3

There is an HDF file 'file.h5' and the key name of a pandas DataFrame (or a Series) saved into it is 'df'. How can one determine in what format (i.e. ‘fixed’ or ‘table’) was 'df' saved into the file?

Thank you for your help!

S.V
  • 2,149
  • 2
  • 18
  • 41

2 Answers2

2

A bit late but maybe someone else may find it helpful.

You can parse the output of HDFStore.info(). Objects in table format have the type appendable:

>>> print(h5_table.info())
<class 'pandas.io.pytables.HDFStore'>
File path: /tmp/df_table.h5
/df            frame_table  (typ->appendable,nrows->2,ncols->2,indexers->[index],dc->[])

>>> print(h5_fixed.info())
<class 'pandas.io.pytables.HDFStore'>
File path: /tmp/df_fixed.h5
/df            frame        (shape->[2,2]) 
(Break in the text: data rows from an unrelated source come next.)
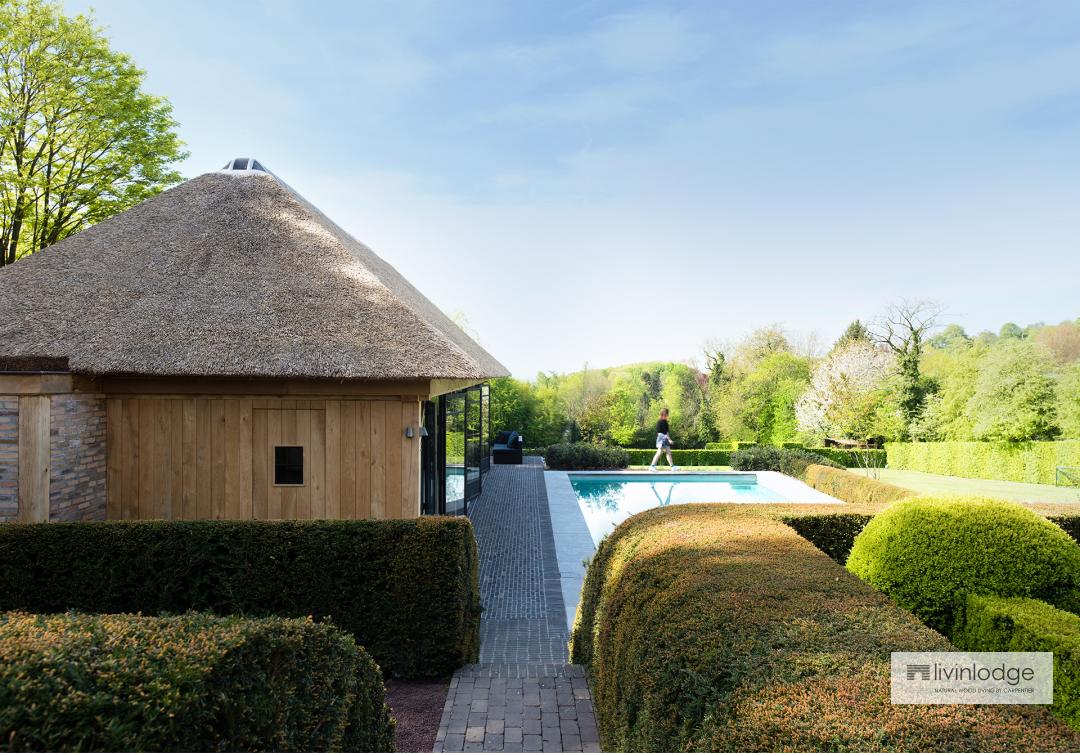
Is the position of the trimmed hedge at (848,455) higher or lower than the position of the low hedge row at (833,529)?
lower

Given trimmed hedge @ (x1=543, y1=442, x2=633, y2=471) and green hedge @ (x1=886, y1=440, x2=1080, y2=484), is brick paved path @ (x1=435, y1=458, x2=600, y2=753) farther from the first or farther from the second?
green hedge @ (x1=886, y1=440, x2=1080, y2=484)

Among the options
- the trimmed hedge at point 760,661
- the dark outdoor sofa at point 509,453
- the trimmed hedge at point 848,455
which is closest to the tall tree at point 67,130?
the dark outdoor sofa at point 509,453

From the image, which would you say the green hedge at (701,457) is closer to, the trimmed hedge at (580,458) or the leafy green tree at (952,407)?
the trimmed hedge at (580,458)

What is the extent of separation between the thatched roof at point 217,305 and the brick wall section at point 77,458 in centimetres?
59

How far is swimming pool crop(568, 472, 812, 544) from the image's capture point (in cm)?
1602

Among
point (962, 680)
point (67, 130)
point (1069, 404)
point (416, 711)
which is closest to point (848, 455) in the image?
point (1069, 404)

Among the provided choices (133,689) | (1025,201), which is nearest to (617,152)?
(1025,201)

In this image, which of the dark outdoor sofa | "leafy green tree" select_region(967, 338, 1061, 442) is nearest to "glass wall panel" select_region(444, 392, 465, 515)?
the dark outdoor sofa

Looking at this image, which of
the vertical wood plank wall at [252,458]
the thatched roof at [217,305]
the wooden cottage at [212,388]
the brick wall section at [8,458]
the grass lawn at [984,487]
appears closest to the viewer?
the brick wall section at [8,458]

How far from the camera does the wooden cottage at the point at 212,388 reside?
23.7ft

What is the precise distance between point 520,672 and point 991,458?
83.8ft

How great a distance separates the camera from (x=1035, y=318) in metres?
45.2

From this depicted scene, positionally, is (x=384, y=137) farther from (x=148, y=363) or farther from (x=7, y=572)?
(x=7, y=572)

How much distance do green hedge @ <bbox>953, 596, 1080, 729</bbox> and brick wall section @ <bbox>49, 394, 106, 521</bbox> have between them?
9.42 m
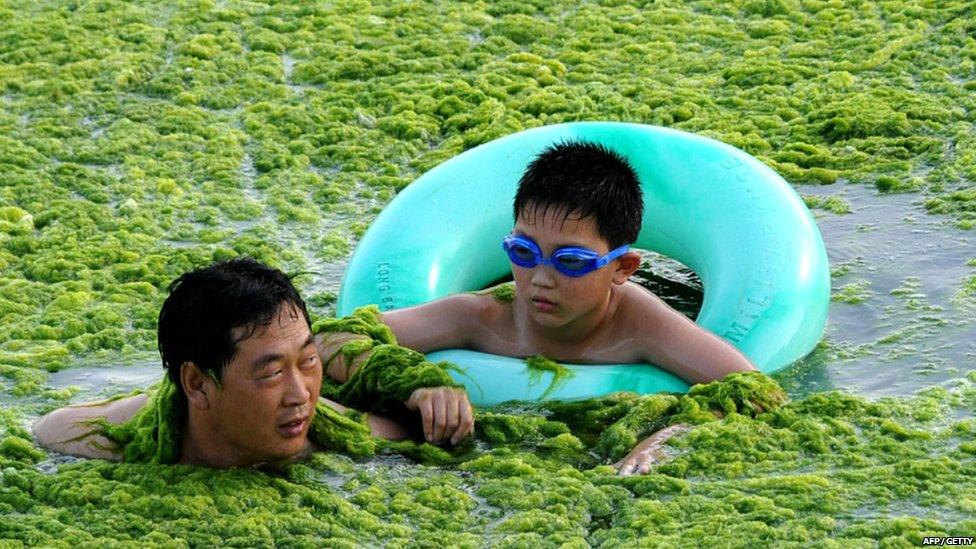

This is a minimal (i.e. without error handling for missing file or key) example:

def get_hd5_format(path, key):
    with pd.HDFStore(path) as store:
        info = store.info()
    return 'table' if 'typ->appendable' in next(k for k in info.splitlines()[2:] if k.startswith('/'+key)).split()[2] else 'fixed'

Example usage:

>>> get_hd5_format('/tmp/df_table.h5', 'df')
'table'
>>> get_hd5_format('/tmp/df_fixed.h5', 'df')
'fixed'
Stef
  • 28,728
  • 2
  • 24
  • 52
0

By default the format used is "fixed" which allows fast read/write capabilities but is neither appendable nor searchable.

However, you can even explicitly specify the format in which you want to get it saved in the hdf5 file as below:

df.to_hdf('file.h5', key='df', mode='w', format='table')

Note - The above command is just a sample chosen to illustrate the use of format parameter. The values of the parameters can be kept as per your requirement.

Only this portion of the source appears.